Since 2012, the Emu Group Ltd has promoted itself as the leading provider of internet casino games in the Australian market even though online casino-style gaming is illegal under Australian law.
The company announced on March 4 that a 38-year-old Perth man had won a $121,500 windfall while playing a digital pokies game on its site.
The registered owner of the Australian domain website is Gold Coast hairdresser Jeff Muller, who stridently denies any connection with the gambling operation.
Mr Muller said he never knew the website existed before he was told by The New Daily that it had been registered under his company’s name.
“That is all news to me,” Mr Muller said.
“I have nothing to do with this website.”
Mr Muller said he was now taking legal advice to find a way to remove his name from the com.au domain registry.
“That’s obviously what the solicitor is working on – he has already downloaded the paperwork.”
Under rules established by the Australian domain name regulator, auDA, websites can be shut down if they are found to be registered using fraudulent methods.
So who owns EmuCasino?
EmuCasino operates as a global casino operator, with its ultimate holding company – EMU Inc – incorporated in Panama, a notorious tax haven.
Its operating company, EmuGroup Limited, is registered in Malta, another jurisdiction known for tax avoidance.
It is authorised to operate a casino over the internet under a licence issued by the gaming regulator of Curacao – yet another tax haven located in the Caribbean.
The New Daily has pieced together the casino’s corporate structure by conducting searches of official company registries in Malta and Panama.
While EmuCasino’s byzantine structure is not unusual in the online gambling market, it is likely to be of special interest to Australian regulators and law enforcement agencies because it promotes itself on its websites as “Australian-owned”.
According to the Panamanian companies registry, the shares of EmuCasino are held in the names of two trust companies, which effectively obscure the identities of the Australian owners.

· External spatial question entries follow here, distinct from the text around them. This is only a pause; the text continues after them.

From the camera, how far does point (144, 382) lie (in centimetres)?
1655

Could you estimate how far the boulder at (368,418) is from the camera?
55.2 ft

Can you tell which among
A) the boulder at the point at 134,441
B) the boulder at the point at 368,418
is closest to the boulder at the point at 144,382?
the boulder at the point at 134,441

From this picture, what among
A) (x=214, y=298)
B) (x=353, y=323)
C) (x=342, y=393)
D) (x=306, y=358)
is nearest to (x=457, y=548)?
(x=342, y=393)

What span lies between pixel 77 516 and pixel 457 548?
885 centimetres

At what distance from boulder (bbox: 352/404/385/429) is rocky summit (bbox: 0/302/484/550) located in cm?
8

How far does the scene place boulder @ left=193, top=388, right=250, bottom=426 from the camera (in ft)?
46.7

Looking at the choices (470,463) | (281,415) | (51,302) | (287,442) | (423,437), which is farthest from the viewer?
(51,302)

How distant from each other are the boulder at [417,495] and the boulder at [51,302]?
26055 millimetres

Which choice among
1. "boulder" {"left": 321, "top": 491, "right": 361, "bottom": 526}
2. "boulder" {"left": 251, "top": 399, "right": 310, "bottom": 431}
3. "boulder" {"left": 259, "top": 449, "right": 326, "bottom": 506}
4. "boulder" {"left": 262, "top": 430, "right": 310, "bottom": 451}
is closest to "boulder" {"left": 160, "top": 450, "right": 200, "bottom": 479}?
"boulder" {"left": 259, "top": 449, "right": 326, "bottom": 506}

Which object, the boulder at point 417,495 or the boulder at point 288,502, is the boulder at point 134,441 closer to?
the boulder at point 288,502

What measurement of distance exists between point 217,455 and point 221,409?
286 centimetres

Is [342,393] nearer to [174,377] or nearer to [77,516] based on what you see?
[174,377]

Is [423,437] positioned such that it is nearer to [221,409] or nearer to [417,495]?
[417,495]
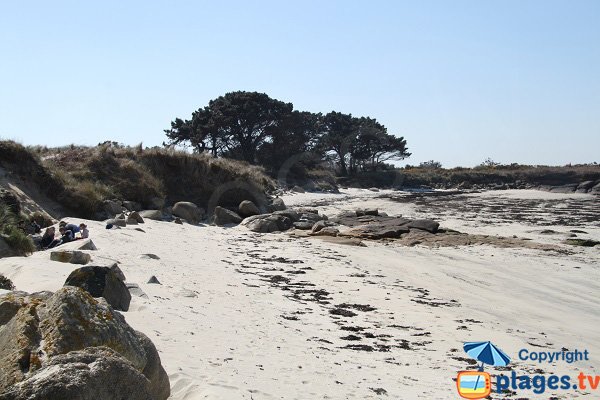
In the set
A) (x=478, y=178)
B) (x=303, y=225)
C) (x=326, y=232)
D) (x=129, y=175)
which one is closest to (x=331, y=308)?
(x=326, y=232)

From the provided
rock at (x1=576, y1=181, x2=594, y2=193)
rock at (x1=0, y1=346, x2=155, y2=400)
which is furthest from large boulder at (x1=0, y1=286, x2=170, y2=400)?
rock at (x1=576, y1=181, x2=594, y2=193)

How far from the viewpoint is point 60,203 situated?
15.7 m

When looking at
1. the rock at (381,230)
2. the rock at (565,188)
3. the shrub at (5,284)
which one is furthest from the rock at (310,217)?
the rock at (565,188)

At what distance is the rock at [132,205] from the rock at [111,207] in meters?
1.42

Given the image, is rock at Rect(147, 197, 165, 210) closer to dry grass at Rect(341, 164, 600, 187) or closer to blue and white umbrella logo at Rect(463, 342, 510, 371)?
blue and white umbrella logo at Rect(463, 342, 510, 371)

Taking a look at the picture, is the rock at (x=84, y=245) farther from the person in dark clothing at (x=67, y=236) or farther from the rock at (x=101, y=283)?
the rock at (x=101, y=283)

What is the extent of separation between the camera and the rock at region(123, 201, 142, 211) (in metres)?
18.3

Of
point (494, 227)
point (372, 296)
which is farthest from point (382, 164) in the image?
point (372, 296)

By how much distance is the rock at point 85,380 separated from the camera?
2664 millimetres

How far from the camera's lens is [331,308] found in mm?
8172

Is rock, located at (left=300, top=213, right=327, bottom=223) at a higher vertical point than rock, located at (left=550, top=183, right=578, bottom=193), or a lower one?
lower

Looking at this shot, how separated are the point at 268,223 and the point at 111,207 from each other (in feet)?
18.1

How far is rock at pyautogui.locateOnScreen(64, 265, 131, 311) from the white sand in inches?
10.3

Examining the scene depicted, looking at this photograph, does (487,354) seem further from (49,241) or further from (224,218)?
(224,218)
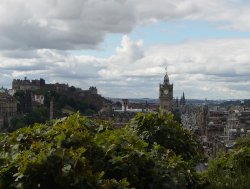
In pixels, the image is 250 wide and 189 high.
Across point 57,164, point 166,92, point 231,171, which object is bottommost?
point 231,171

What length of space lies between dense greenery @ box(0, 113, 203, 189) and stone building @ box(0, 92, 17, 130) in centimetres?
9857

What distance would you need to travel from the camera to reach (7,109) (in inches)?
4262

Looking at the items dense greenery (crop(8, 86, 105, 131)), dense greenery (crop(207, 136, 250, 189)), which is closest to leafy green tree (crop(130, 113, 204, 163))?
dense greenery (crop(207, 136, 250, 189))

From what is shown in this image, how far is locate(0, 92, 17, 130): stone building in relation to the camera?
10544cm

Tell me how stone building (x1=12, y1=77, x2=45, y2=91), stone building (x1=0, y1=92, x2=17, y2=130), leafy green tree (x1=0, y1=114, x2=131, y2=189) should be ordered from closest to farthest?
leafy green tree (x1=0, y1=114, x2=131, y2=189) < stone building (x1=0, y1=92, x2=17, y2=130) < stone building (x1=12, y1=77, x2=45, y2=91)

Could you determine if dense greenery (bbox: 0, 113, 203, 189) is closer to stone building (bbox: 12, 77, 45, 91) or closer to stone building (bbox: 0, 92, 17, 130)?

According to filings made to Panamanian regulators, the holding company was incorporated by a law firm known as Quijano & Associates – one of Panama’s leading providers of shelf company registrations.
Quijano & Associates competes against Mossack Fonseca – the law firm now at the centre of an international tax evasion scandal after sensitive documents about its clients were leaked earlier this month to world media.

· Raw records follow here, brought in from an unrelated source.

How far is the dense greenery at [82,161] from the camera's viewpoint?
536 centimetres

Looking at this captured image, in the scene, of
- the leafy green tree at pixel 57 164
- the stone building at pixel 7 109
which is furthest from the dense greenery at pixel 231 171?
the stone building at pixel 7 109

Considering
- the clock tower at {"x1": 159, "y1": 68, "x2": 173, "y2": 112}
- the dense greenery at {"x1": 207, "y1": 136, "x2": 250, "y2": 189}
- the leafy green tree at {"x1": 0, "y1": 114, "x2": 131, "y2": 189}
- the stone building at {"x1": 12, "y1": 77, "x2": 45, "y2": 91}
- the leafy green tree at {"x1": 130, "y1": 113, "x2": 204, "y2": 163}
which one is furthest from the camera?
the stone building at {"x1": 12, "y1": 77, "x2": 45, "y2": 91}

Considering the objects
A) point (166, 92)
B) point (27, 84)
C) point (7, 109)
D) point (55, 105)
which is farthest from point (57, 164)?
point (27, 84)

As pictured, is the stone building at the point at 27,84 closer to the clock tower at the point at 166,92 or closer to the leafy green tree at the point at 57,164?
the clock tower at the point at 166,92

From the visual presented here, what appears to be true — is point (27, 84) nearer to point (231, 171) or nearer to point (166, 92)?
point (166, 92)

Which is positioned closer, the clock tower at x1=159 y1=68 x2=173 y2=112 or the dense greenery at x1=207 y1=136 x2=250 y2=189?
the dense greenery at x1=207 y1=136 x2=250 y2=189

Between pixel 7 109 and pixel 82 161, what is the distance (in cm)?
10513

Australians employed by EmuCasino
Several EmuCasino websites are registered with international internet domain authorities under the name of former Sydney web developer Adrian Loughnan.

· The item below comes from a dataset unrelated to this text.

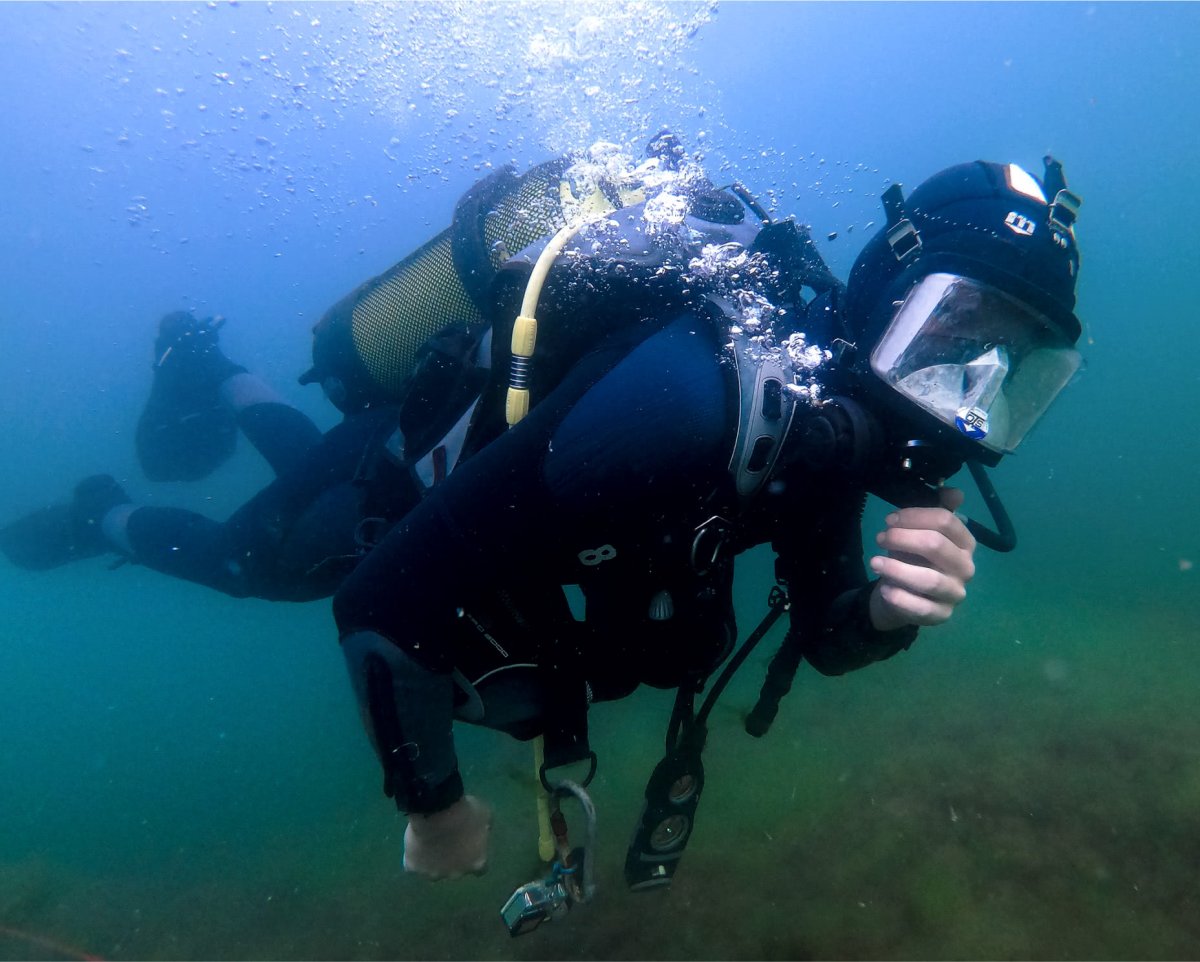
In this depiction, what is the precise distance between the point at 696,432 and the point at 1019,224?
1.08m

In 2012, Mr Loughnan was described by the Gambling Portal Webmasters Association as EmuCasino’s “Head of Affiliates”.
His role was to cut revenue-sharing deals with online marketers who agreed to promote the casino on the web.
Under the contracts, marketers who introduced new clients to EmuCasino claimed up to 45 per cent of the revenue generated by their referrals.
Respected newspaper Times of Malta published a photo of Mr Loughnan in 2012 celebrating his 28th birthday at “his penthouse residence” on the northern coast of Malta.
It is not clear whether Mr Loughnan is still involved in the casino’s marketing.
Regulators struggle to rein in local casinos
Perhaps the most remarkable aspect of EmuCasino’s activity is that it appears to be operating customer service centres in Sydney and Auckland.
The phone numbers for each of the centres are listed on the websites.
When The New Daily rang the Sydney number earlier this month, the call was answered by a recorded voice message which prompted callers to press “1” to claim sign-on bonuses, “2” to discuss payments options, “3” for responsible gambling advice and “4” for general enquiries.
In 2015, the Queensland call centre of a Vanuatu-licensed online gambling service known as Betjack was raided by police who later charged three men.
Betjack was reportedly linked to underworld crime figures in Melbourne, including Tony Mokbel.
Australian payments facilitate bets
A swathe of payments companies, including Australia Post subsidiary POLi Payments, provide official channels for Australian gamblers to access services offered by EmuCasino.
Local gamblers can also remit funds to their casino accounts through debit and credit products marketed by MasterCard and Visa.
American regulators have almost wiped out the offshore gaming industry by imposing legal obligations on payments services companies not to facilitate transactions between American gamblers and casinos licensed outside the US.
Similar reform proposals have been put to a federal parliamentary inquiry into online gaming.